Prescience:
Yesterday I came across these comments from Joel on Software about a new product called Six Degrees. According to the marketing blurb, Six Degrees is “is timefreeing technology that helps you work more efficiently and complete projects faster. Six Degrees continually makes connections between the messages you send, the files you create, and the people you work with.Once these connections are visible, you can use them to navigate through your projects in a simple and powerful new way – regardless of where on your system these files and messages are stored.” Hmmm. Sounded familiar, so I started digging through the archives of Future Culture, an email list I used to participate in regularly, and came across this nugget of mine from August 1997:
Right now, if I want to draw relationships between units of information (i.e. files) I have to do it myself by organizing them into directories or by setting up links between web pages or whatever. What I want is for *the computer* to begin making those relationships, especially the simple ones. Of course, the user should retain a good deal of control over whether those relationships are made and how they are made….It should recognize content and be able to draw relationships between content on its own (according to parameters I, the user, find valuable).

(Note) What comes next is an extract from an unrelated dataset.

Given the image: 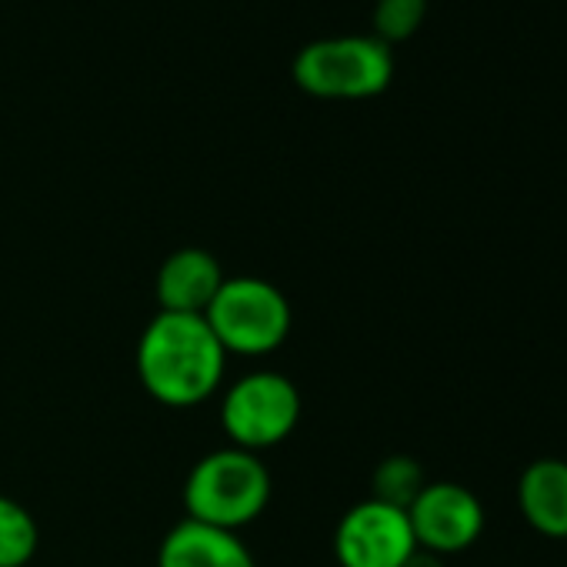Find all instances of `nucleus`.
<instances>
[{"mask_svg":"<svg viewBox=\"0 0 567 567\" xmlns=\"http://www.w3.org/2000/svg\"><path fill=\"white\" fill-rule=\"evenodd\" d=\"M227 351L204 315L161 311L137 341V378L164 408L204 404L224 381Z\"/></svg>","mask_w":567,"mask_h":567,"instance_id":"1","label":"nucleus"},{"mask_svg":"<svg viewBox=\"0 0 567 567\" xmlns=\"http://www.w3.org/2000/svg\"><path fill=\"white\" fill-rule=\"evenodd\" d=\"M270 504V471L260 454L220 447L204 454L184 481V507L190 520L234 530L247 527Z\"/></svg>","mask_w":567,"mask_h":567,"instance_id":"2","label":"nucleus"},{"mask_svg":"<svg viewBox=\"0 0 567 567\" xmlns=\"http://www.w3.org/2000/svg\"><path fill=\"white\" fill-rule=\"evenodd\" d=\"M291 78L318 101H371L394 81V51L374 34L321 38L298 51Z\"/></svg>","mask_w":567,"mask_h":567,"instance_id":"3","label":"nucleus"},{"mask_svg":"<svg viewBox=\"0 0 567 567\" xmlns=\"http://www.w3.org/2000/svg\"><path fill=\"white\" fill-rule=\"evenodd\" d=\"M204 321L227 354L264 358L288 341L291 305L264 277H227Z\"/></svg>","mask_w":567,"mask_h":567,"instance_id":"4","label":"nucleus"},{"mask_svg":"<svg viewBox=\"0 0 567 567\" xmlns=\"http://www.w3.org/2000/svg\"><path fill=\"white\" fill-rule=\"evenodd\" d=\"M301 421V391L277 371L237 378L220 398V424L234 447L260 454L288 441Z\"/></svg>","mask_w":567,"mask_h":567,"instance_id":"5","label":"nucleus"},{"mask_svg":"<svg viewBox=\"0 0 567 567\" xmlns=\"http://www.w3.org/2000/svg\"><path fill=\"white\" fill-rule=\"evenodd\" d=\"M408 520L421 550L447 557L477 544L484 534V504L457 481H427L408 507Z\"/></svg>","mask_w":567,"mask_h":567,"instance_id":"6","label":"nucleus"},{"mask_svg":"<svg viewBox=\"0 0 567 567\" xmlns=\"http://www.w3.org/2000/svg\"><path fill=\"white\" fill-rule=\"evenodd\" d=\"M414 550L417 540L408 511L374 497L354 504L334 530V554L341 567H404Z\"/></svg>","mask_w":567,"mask_h":567,"instance_id":"7","label":"nucleus"},{"mask_svg":"<svg viewBox=\"0 0 567 567\" xmlns=\"http://www.w3.org/2000/svg\"><path fill=\"white\" fill-rule=\"evenodd\" d=\"M224 280H227L224 267L210 250L181 247L157 270L154 280L157 305L161 311H174V315H204Z\"/></svg>","mask_w":567,"mask_h":567,"instance_id":"8","label":"nucleus"},{"mask_svg":"<svg viewBox=\"0 0 567 567\" xmlns=\"http://www.w3.org/2000/svg\"><path fill=\"white\" fill-rule=\"evenodd\" d=\"M517 511L540 537H567V461L537 457L517 477Z\"/></svg>","mask_w":567,"mask_h":567,"instance_id":"9","label":"nucleus"},{"mask_svg":"<svg viewBox=\"0 0 567 567\" xmlns=\"http://www.w3.org/2000/svg\"><path fill=\"white\" fill-rule=\"evenodd\" d=\"M157 567H257L247 544L234 530H220L184 517L167 530Z\"/></svg>","mask_w":567,"mask_h":567,"instance_id":"10","label":"nucleus"},{"mask_svg":"<svg viewBox=\"0 0 567 567\" xmlns=\"http://www.w3.org/2000/svg\"><path fill=\"white\" fill-rule=\"evenodd\" d=\"M427 477H424V467L408 457V454H391L384 457L378 467H374V477H371V497L381 501V504H391L398 511H408L417 494L424 491Z\"/></svg>","mask_w":567,"mask_h":567,"instance_id":"11","label":"nucleus"},{"mask_svg":"<svg viewBox=\"0 0 567 567\" xmlns=\"http://www.w3.org/2000/svg\"><path fill=\"white\" fill-rule=\"evenodd\" d=\"M38 520L24 504L0 494V567H28L38 554Z\"/></svg>","mask_w":567,"mask_h":567,"instance_id":"12","label":"nucleus"},{"mask_svg":"<svg viewBox=\"0 0 567 567\" xmlns=\"http://www.w3.org/2000/svg\"><path fill=\"white\" fill-rule=\"evenodd\" d=\"M427 18V0H374L371 34L388 48L411 41Z\"/></svg>","mask_w":567,"mask_h":567,"instance_id":"13","label":"nucleus"},{"mask_svg":"<svg viewBox=\"0 0 567 567\" xmlns=\"http://www.w3.org/2000/svg\"><path fill=\"white\" fill-rule=\"evenodd\" d=\"M404 567H444V560L437 557V554H431V550H414L408 560H404Z\"/></svg>","mask_w":567,"mask_h":567,"instance_id":"14","label":"nucleus"}]
</instances>
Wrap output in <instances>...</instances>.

It should be able to automatically organize the content in a useful fashion.
I hope Six Degrees pans out to be a cool tool. Of course, if I could ever get these ideas into a business plan I’d be a gigazabillionaire.
I also independently came up with the idea for Magnetic Poetry about two years before it hit the street. I just never did anything with it besides tell my then-girlfriend, “Hey, wouldn’t it be neat if….” She thought it was dumb idea. Well, I guess somebody else showed her, huh?!